Es ist schon spürbar, dass diese Diversität, die sich bei uns auftut, noch recht halbherzig ist. Das ist ein bisschen eine Augenauswischerei. Ich will teilweise auch unbescheiden sein, ohne meine Dankbarkeit zu verlieren. Das ist kein Widerspruch. Natürlich ist die Voraussetzung dafür, dass ich’s bring. Aber diese Rollen sind oft noch immer zu sehr Randfiguren.

Wie wäre es, selbst ein Drehbuch zu schreiben? Auch Hollywood-Schauspielerinnen produzieren sich ihre Rollen selbst …

Das ist in Wahrheit die logische Konsequenz aus meinem Kabarett-Programm „Who is Hie“, wo ich mir auch gesagt hab: Dann schreib ich mir meine Szenen eben selbst!

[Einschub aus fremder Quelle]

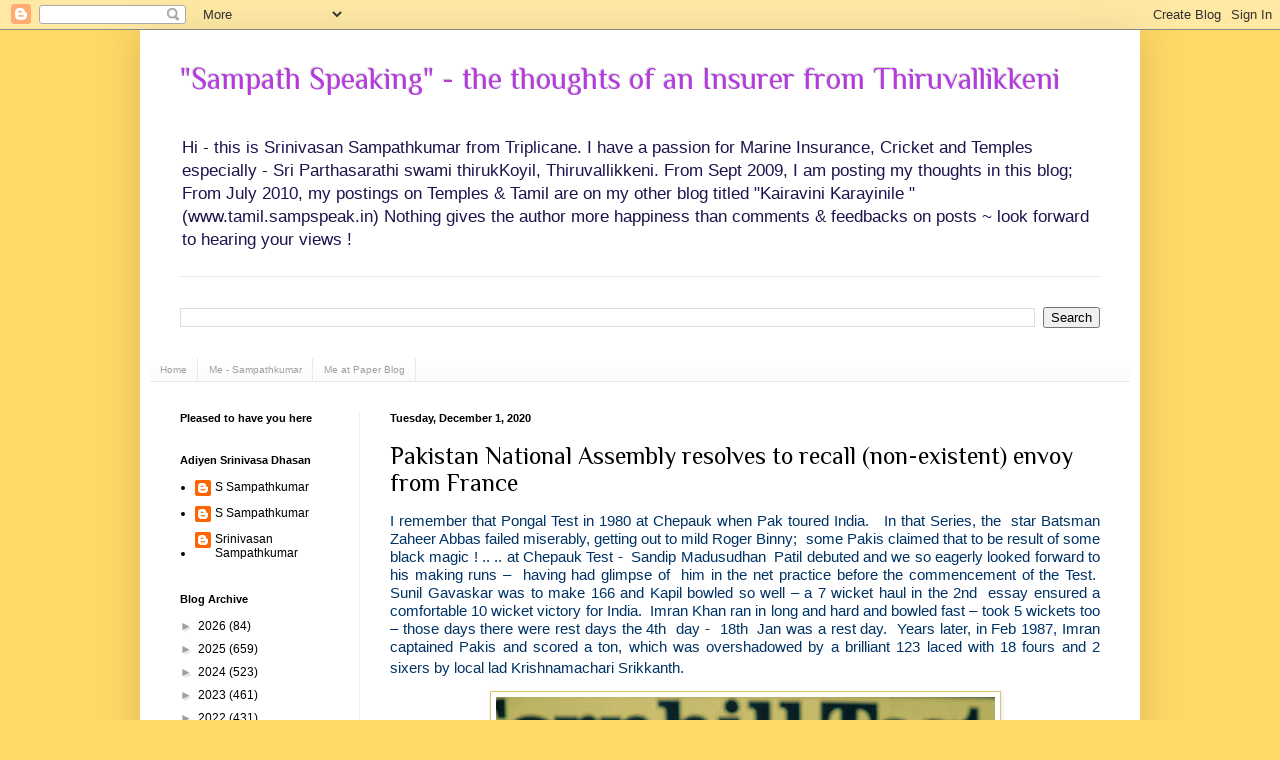

--- FILE ---
content_type: text/html; charset=utf-8
request_url: https://www.google.com/recaptcha/api2/aframe
body_size: 266
content:
<!DOCTYPE HTML><html><head><meta http-equiv="content-type" content="text/html; charset=UTF-8"></head><body><script nonce="vVFMGLhIbunv7cfFFrn-Sg">/** Anti-fraud and anti-abuse applications only. See google.com/recaptcha */ try{var clients={'sodar':'https://pagead2.googlesyndication.com/pagead/sodar?'};window.addEventListener("message",function(a){try{if(a.source===window.parent){var b=JSON.parse(a.data);var c=clients[b['id']];if(c){var d=document.createElement('img');d.src=c+b['params']+'&rc='+(localStorage.getItem("rc::a")?sessionStorage.getItem("rc::b"):"");window.document.body.appendChild(d);sessionStorage.setItem("rc::e",parseInt(sessionStorage.getItem("rc::e")||0)+1);localStorage.setItem("rc::h",'1769914269551');}}}catch(b){}});window.parent.postMessage("_grecaptcha_ready", "*");}catch(b){}</script></body></html>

Vielen Dank für das Gespräch.

Auf der Bühne und im TV

Miriam Hies Kabarett-Programm „Who is Hie?“ ist am 29. November in der Kulisse zu sehen. Derzeit dreht die Schauspielerin in Linz die Serie „Soko Linz“ (voraussichtlich ab Februar 2022). Heuer stand sie außerdem bereits für „Euer Ehren“ und „Vienna Blood“ vor der Kamera – am 30. und 31. Oktober sowie am 1. November (20.15 Uhr) auf ORF 2 zu sehen.